I had one of those nights last night. A few random events coincided and left me in something of an existential pickle:
First, following the advice of this lady and this guy, I signed up to a few relevant H-Net categories so that I'd be helpfully spammed by groups of humanities scholars. 24 hours later, I was e-mailed by a French professor (from France) asking about my interests, in French. I am still reeling with intimidation and I have to get around to replying in my god-awful written French, probably tonight.
Second, an old friend from UO wrote to update a few of us on his comings and goings. There was nothing surprising: he's doing great, passed his QE's with flying colors, and is off to Europe to research. Reading his message, however, reminded me of everything I haven't done in my would-be academic career: been to a proper conference in my field, published anything, made any substantive connections with well-known scholars, done a damn bit of my own archival research. I feel like I'm perpetually spinning my wheels, reading books, writing reaction papers, and writing stuff on the same shit I've been doing since I was a senior in college.

□ □ □ □ □

▶ [What to work on]:
(a) Answer these questions using the blog post above about the writer's academic worries.
(i) In what language did the professor from France write the e-mail?
(ii) Where is the old friend from UO going to do research?
(iii) Since what point has the writer been working on the same material?
(b) Go on with the blog post above about the writer's stalled academic career, starting right after its final sentence.

▶ [Data extract]:
□ □ □ □ □

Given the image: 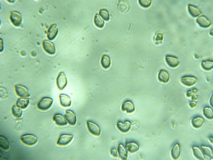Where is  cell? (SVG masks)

□ □ □ □ □

▶ [In response]:
(a)
(i) French
(ii) Europe
(iii) Since the writer was a senior in college

(b)
In the end, I'm forced to confront the fact that I feel like I'm completely lacking the ineffable combination of drive, background, and luck that needs to coalesce to spawn a succesful academic career. This has nothing to do with so-called "intelligence" or writing ability or anything like that. I feel old to be doing this at 28 and I feel behind on jumping through most of the hoops. I know I'll pass my QEs next year, it's almost certain that I'll eventually get my PHD, but there's a snowball's chance in hell I'll get a proper academic job after that. That's ok with me on some level, since I'm pretty ambivalent about the long-term thing anyway, but it's still hard to come to terms with. I feel like I wish I'd done more as an undergrad all those years ago to prepare myself for what I'm doing now. What it comes down to is that this will all have been a long, weird trip to take to not end up a proper academic.
(The above is to be read as a position statement, not self-pity. I feel better for having thought through everything.)
(Anyone else watch the first two episodes of Hell's Kitchen this season? I'm all about Rock winning in the end. And I can't wait for Vinnie and Josh to be kicked off: they're assholes)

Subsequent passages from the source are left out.